## Текст страницы
· · · · · · ·

При Макарии Пешношская обитель не только восстала из развалин, но возвеличилась и прославилась. Ему особенно обязана она своим устройством внешним и внутренним. Неутомимый и многосведущий в трудах хозяйственных, он еще более неутомим был в подвигах внутренней жизни. Слава его строго-подвижнической жизни разнеслась по всей России; отовсюду стали приходить к нему ревнителя пустынножительства; число богомольцев в обители с каждым годом умножалось, а вместе с ними явились и средства для ее возобновления. Прежде всего он постарался возвратить взятые в Переяславль, при упразднении монастыря (в 1764 году), некоторые церковные вещи и книги; потом приступил к исправлению полуразрушенных монастырских зданий. Главным помощником его в этом деле был находившийся в числе братства московский купец Алексий Григорьевич Мокеев.
При содействии его и других благотворителей в короткое время храмы монастыря были возобновлены; для мощей преподобного Мефодия, основателя его, устроена новая бронзовая с позолотою рака; келлии некоторые исправлены, а некоторые устроены вновь; перестроены: трапеза, поварня, хлебня, квасоварня и другие службы монастырские; для странников и богомольцев вне монастыря построена деревянная гостиница, где предлагаемо было им безмездно упокоение и пища; заведено стройное пение, продолжительное богослужение; для любителей безмолвия в глуши монастырского леса построены пустынные келлии; словом — Пешношская обитель в первые же годы правления Макария сделалась образцом для других пустынных обителей. Ее называли училищем благочестия, примером жизни монашеской. Настоятели различных монастырей за советом в затруднительных случаях обращались к Макарию, как к человеку особенно опытному в духовной жизни.

· · · · · · ·

## Фрагменты пространственного набора данных

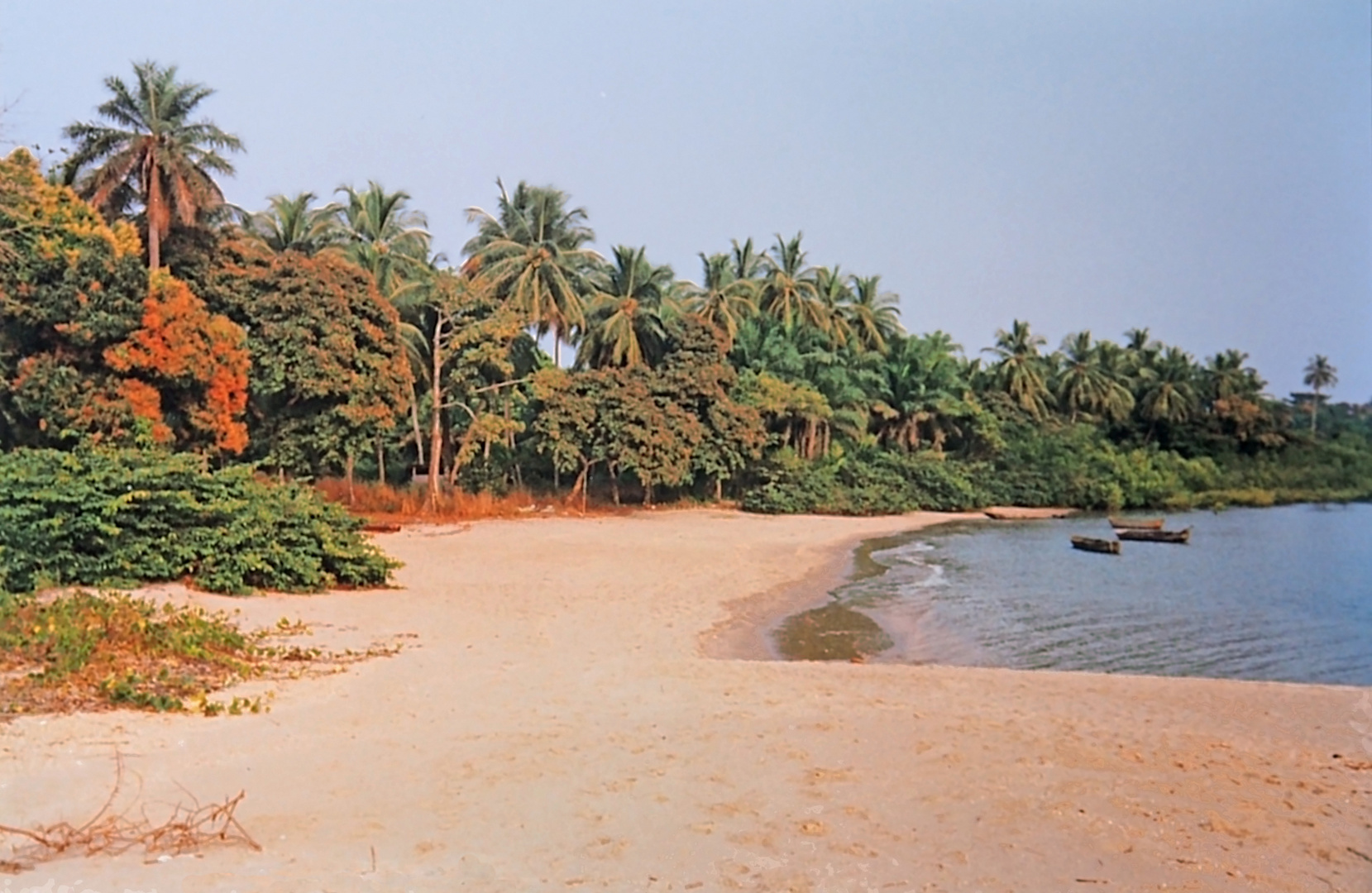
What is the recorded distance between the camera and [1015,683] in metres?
11.0

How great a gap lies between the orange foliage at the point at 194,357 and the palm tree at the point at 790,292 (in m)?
24.6

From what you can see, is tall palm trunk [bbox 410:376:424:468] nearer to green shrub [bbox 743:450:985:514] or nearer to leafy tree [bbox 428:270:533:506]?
leafy tree [bbox 428:270:533:506]

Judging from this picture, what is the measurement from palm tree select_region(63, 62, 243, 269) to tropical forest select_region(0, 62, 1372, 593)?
0.07 m

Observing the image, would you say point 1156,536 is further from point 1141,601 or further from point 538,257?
point 538,257

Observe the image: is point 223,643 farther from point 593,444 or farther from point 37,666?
point 593,444

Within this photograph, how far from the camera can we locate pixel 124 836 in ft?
16.8

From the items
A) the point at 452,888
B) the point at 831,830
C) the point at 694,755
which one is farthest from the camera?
the point at 694,755

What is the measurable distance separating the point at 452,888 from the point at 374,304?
24426 millimetres

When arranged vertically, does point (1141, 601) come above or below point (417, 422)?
below

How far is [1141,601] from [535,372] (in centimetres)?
2020

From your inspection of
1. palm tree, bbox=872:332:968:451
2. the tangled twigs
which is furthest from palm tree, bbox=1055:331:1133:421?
the tangled twigs

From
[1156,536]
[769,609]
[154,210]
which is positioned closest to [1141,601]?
[769,609]

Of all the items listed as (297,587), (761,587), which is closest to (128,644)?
(297,587)

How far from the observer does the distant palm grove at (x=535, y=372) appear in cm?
2148
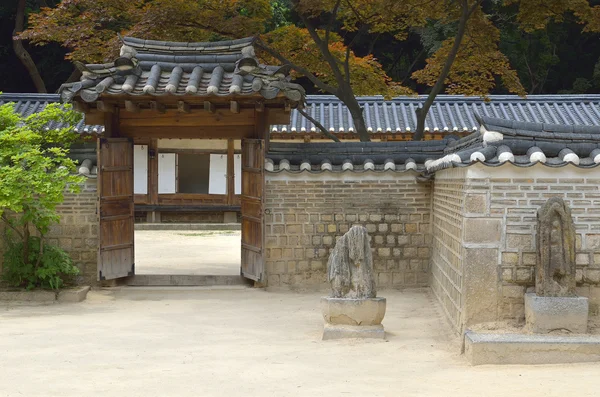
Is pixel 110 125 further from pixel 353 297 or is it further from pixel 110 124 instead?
pixel 353 297

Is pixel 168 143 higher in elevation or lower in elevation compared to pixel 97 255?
higher

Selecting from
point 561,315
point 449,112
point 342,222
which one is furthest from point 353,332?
point 449,112

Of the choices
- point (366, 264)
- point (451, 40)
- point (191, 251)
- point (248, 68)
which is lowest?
point (191, 251)

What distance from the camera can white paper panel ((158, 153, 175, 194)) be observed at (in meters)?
21.9

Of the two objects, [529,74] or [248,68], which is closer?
[248,68]

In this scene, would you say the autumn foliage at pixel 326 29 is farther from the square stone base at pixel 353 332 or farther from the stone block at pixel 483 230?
the square stone base at pixel 353 332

· · · · · · ·

## Обязательные задания
- 1) Кто, согласно тексту о Пешношской обители, был главным помощником Макария в исправлении полуразрушенных монастырских зданий?
- 2) Определите, соответствуют ли тексту о Пешношской обители следующие утверждения: (a) для мощей преподобного Мефодия была устроена новая серебряная рака; (b) гостиница для странников и богомольцев была построена вне монастыря; (c) монастырь был упразднен в 1764 году.
- 3) Перепишите из текста о Пешношской обители всё начиная со слов «При Макарии Пешношская» и вплоть до слов «Алексий Григорьевич Мокеев.», заменив «московский купец» на «тверской купец».

## Ответы по заданиям
- 1) Московский купец Алексий Григорьевич Мокеев, находившийся в числе братства.

- 2)
(a) Нет: «устроена новая бронзовая с позолотою рака».
(b) Да: «для странников и богомольцев вне монастыря построена деревянная гостиница».
(c) Да: «при упразднении монастыря (в 1764 году)».

- 3)
При Макарии Пешношская обитель не только восстала из развалин, но возвеличилась и прославилась. Ему особенно обязана она своим устройством внешним и внутренним. Неутомимый и многосведущий в трудах хозяйственных, он еще более неутомим был в подвигах внутренней жизни. Слава его строго-подвижнической жизни разнеслась по всей России; отовсюду стали приходить к нему ревнителя пустынножительства; число богомольцев в обители с каждым годом умножалось, а вместе с ними явились и средства для ее возобновления. Прежде всего он постарался возвратить взятые в Переяславль, при упразднении монастыря (в 1764 году), некоторые церковные вещи и книги; потом приступил к исправлению полуразрушенных монастырских зданий. Главным помощником его в этом деле был находившийся в числе братства тверской купец Алексий Григорьевич Мокеев.